▸ **課題の指示**:
次の資料のうち、「As depicted, is」を含む行から資料の最後の行までを抜き出し、一字も変えずに写すこと。両端の行も含める。

▸ **保存データ**:
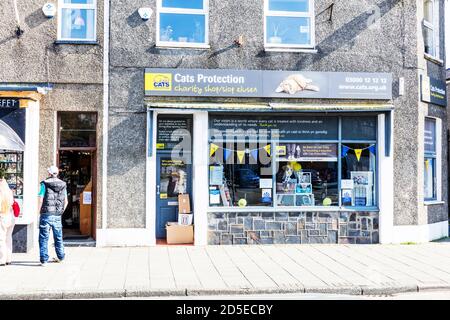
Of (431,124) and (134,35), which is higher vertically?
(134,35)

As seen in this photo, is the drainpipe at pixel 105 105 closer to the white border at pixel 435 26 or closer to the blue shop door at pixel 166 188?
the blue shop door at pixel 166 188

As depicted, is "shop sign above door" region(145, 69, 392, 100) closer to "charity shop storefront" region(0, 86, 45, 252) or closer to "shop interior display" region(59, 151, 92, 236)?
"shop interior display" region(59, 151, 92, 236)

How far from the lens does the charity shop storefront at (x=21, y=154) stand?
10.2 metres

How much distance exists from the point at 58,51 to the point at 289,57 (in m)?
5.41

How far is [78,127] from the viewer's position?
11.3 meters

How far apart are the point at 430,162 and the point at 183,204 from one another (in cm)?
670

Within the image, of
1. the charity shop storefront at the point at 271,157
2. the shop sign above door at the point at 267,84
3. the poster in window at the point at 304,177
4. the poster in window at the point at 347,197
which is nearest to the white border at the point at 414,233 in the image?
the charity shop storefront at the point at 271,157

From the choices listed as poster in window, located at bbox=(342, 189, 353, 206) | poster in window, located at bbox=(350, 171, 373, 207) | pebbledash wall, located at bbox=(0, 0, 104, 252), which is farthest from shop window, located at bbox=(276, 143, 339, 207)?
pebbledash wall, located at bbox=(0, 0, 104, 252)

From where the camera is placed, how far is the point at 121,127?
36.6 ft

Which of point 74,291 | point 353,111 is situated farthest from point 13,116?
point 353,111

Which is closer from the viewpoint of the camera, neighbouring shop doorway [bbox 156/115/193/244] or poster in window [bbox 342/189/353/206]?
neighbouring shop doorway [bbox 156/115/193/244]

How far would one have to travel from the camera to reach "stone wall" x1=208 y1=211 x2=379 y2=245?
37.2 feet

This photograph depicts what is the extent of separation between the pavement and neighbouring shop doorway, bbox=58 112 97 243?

▸ **完成した解答**:
As depicted, is "shop sign above door" region(145, 69, 392, 100) closer to "charity shop storefront" region(0, 86, 45, 252) or closer to "shop interior display" region(59, 151, 92, 236)?
"shop interior display" region(59, 151, 92, 236)

How far from the lens does the charity shop storefront at (x=21, y=154) stand?
10.2 metres

How much distance exists from the point at 58,51 to the point at 289,57 (in m)?
5.41

How far is [78,127] from the viewer's position?
11.3 meters

How far apart are the point at 430,162 and the point at 183,204 from one another (in cm)?
670

Within the image, of
1. the charity shop storefront at the point at 271,157
2. the shop sign above door at the point at 267,84
3. the poster in window at the point at 304,177
4. the poster in window at the point at 347,197
which is nearest to the white border at the point at 414,233 in the image?
the charity shop storefront at the point at 271,157

From the choices listed as poster in window, located at bbox=(342, 189, 353, 206) | poster in window, located at bbox=(350, 171, 373, 207) | pebbledash wall, located at bbox=(0, 0, 104, 252), which is farthest from shop window, located at bbox=(276, 143, 339, 207)?
pebbledash wall, located at bbox=(0, 0, 104, 252)

From where the camera is placed, how far is the point at 121,127?
36.6 ft

Which of point 74,291 | point 353,111 is situated farthest from point 13,116?
point 353,111

Which is closer from the viewpoint of the camera, neighbouring shop doorway [bbox 156/115/193/244] or poster in window [bbox 342/189/353/206]?
neighbouring shop doorway [bbox 156/115/193/244]

How far would one have to travel from the camera to reach "stone wall" x1=208 y1=211 x2=379 y2=245?
37.2 feet

This photograph depicts what is the extent of separation between the pavement and neighbouring shop doorway, bbox=58 112 97 243?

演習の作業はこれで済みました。